Permanent URL to this publication: http://dx.doi.org/10.5167/uzh-10867
Shinohara, E T; Kaminski, J M; Segal, D J; Pelczar, P; Kolhe, R; Ryan, T; Coates, C J; Fraser, M J; Handler, A M; Yanagimachi, R; Moisyadi, S (2007). Active integration: new strategies for transgenesis. Transgenic Research, 16(3):333-9.
This paper presents novel methods for producing transgenic animals, with a further emphasis on how these techniques may someday be applied in gene therapy. There are several passive methods for transgenesis, such as pronuclear microinjection (PNI) and Intracytoplasmic Sperm Injection-Mediated Transgenesis (ICSI-Tr), which rely on the repair mechanisms of the host for transgene (tg) insertion.

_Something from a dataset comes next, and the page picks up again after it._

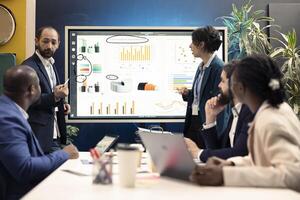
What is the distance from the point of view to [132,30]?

ICSI-Tr has been shown to be an effective means of creating transgenic animals with a transfection efficiency of approximately 45% of animals born. Furthermore, because this involves the injection of the transgene into the cytoplasm of oocytes during fertilization, limited mosaicism has traditionally occurred using this technique. Current active transgenesis techniques involve the use of viruses, such as disarmed retroviruses which can insert genes into the host genome. However, these methods are limited by the size of the sequence that can be inserted, high embryo mortality, and randomness of insertion. A novel active method has been developed which combines ICSI-Tr with recombinases or transposases to increase transfection efficiency. This technique has been termed "Active Transgenesis" to imply that the tg is inserted into the host genome by enzymes supplied into the oocyte during tg introduction. DNA based methods alleviate many of the costs and time associated with purifying enzyme. Further studies have shown that RNA can be used for the transposase source. Using RNA may prevent problems with continued transposase activity that can occur if a DNA transposase is integrated into the host genome. At present piggyBac is the most effective transposon for stable integration in mammalian systems and as further studies are done to elucidate modifications which improve piggyBac's specificity and efficacy, efficiency in creating transgenic animals should improve further. Subsequently, these methods may someday be used for gene therapy in humans.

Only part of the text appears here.